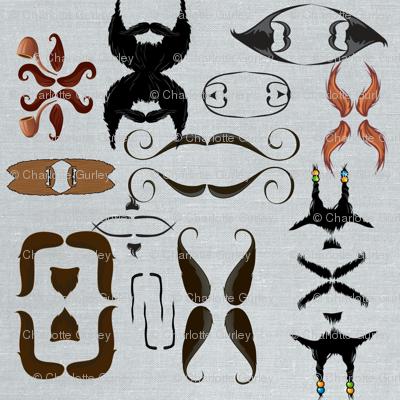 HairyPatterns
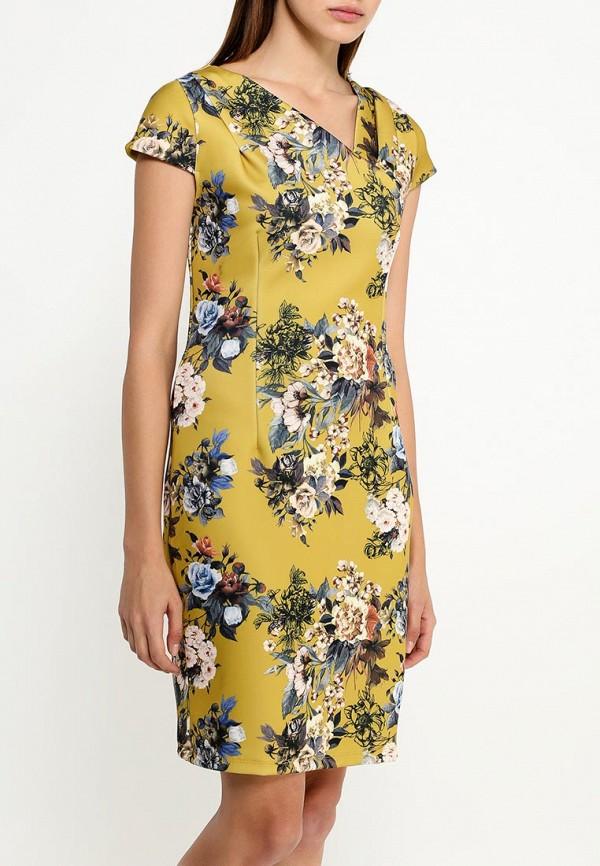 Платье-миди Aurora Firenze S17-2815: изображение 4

________________

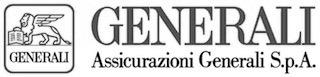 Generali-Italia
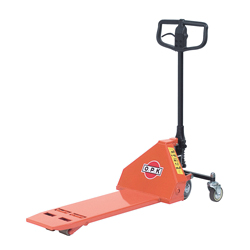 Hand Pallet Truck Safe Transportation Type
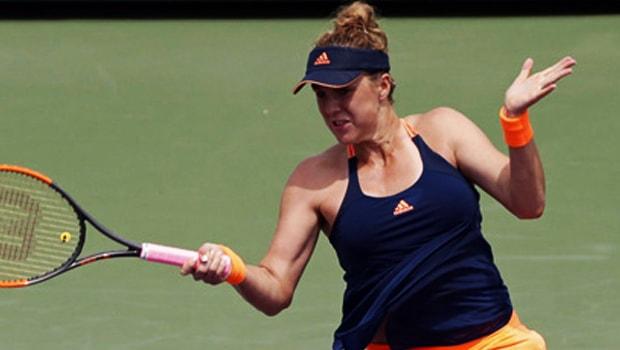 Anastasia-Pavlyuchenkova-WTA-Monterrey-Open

________________

- Directions for this task: Copy back exactly the lines above from the one containing "Generali-Italia" through the one containing "Anastasia-Pavlyuchenkova-WTA-Monterrey-Open", and leave every picture behind.

- Answer area:
 Generali-Italia
 Hand Pallet Truck Safe Transportation Type
 Anastasia-Pavlyuchenkova-WTA-Monterrey-Open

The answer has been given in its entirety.